Ellen’s ultimate goal for the farm is to turn it into a sober living home for women, who will help care for the animals. The idea came from his personal experience of helping a friend get sober. He explained, “I checked myself into 13 rehab centers over 10 years and realized how broken the system really is. After 30 days in rehab, you can start to look past your addiction, but that’s when the hard work begins.” A residential home will provide long-term support – as well as, you know, entertainment with the goats. (Her friend, who occasionally lived on the farm, has been sober for several years now.)

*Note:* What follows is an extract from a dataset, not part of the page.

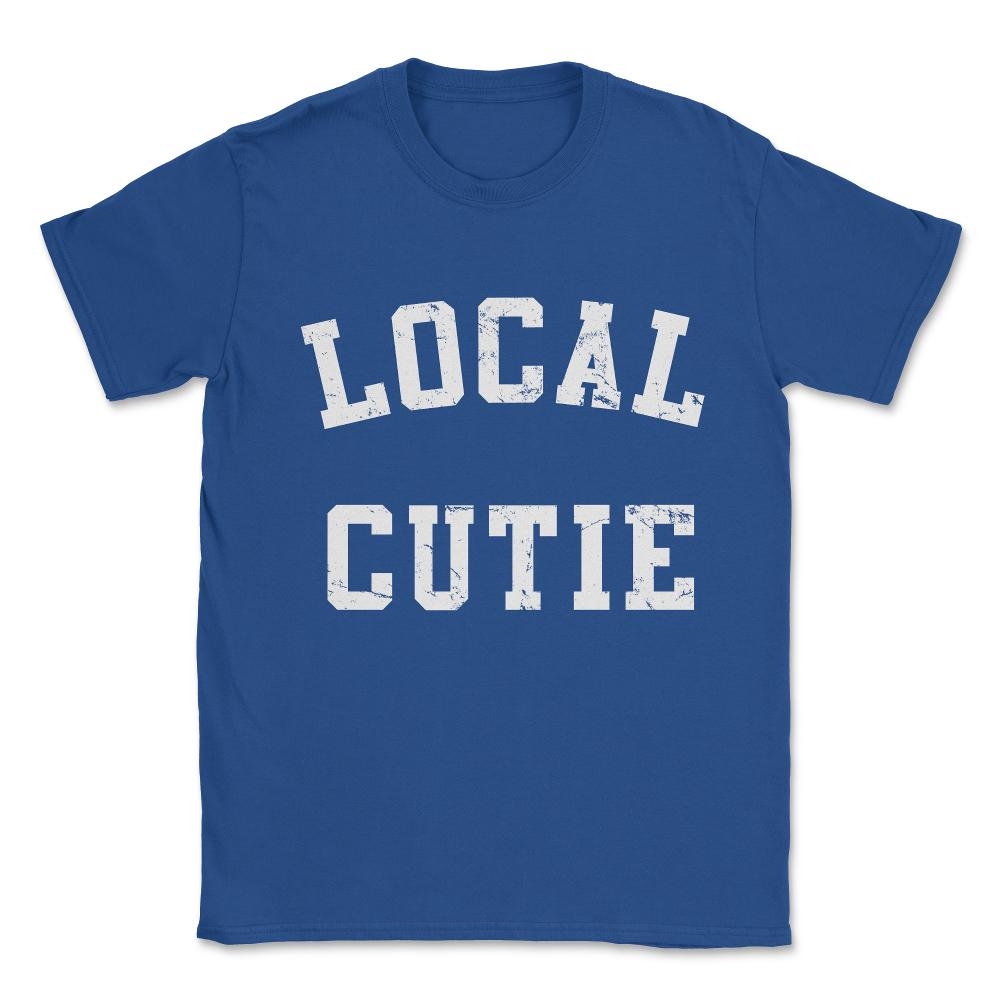 Local Cutie Unisex T-Shirt - Royal Blue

I was looking forward to my own therapy that weekend; There was something I wanted to bring out that had been holding my heart for days. But now, it seemed much easier to just sit there and wait. I tightened my arms around a brown and white goat, kissed its wiggling ears, smelled its goatee. Next to me, Ellen did the same with Chia, who had completely melted into her chest. “People don’t always need to talk about their problems,” she said softly, bowing her head, as if telling a secret to the lonely goat. “Sometimes, they just need space to breathe.”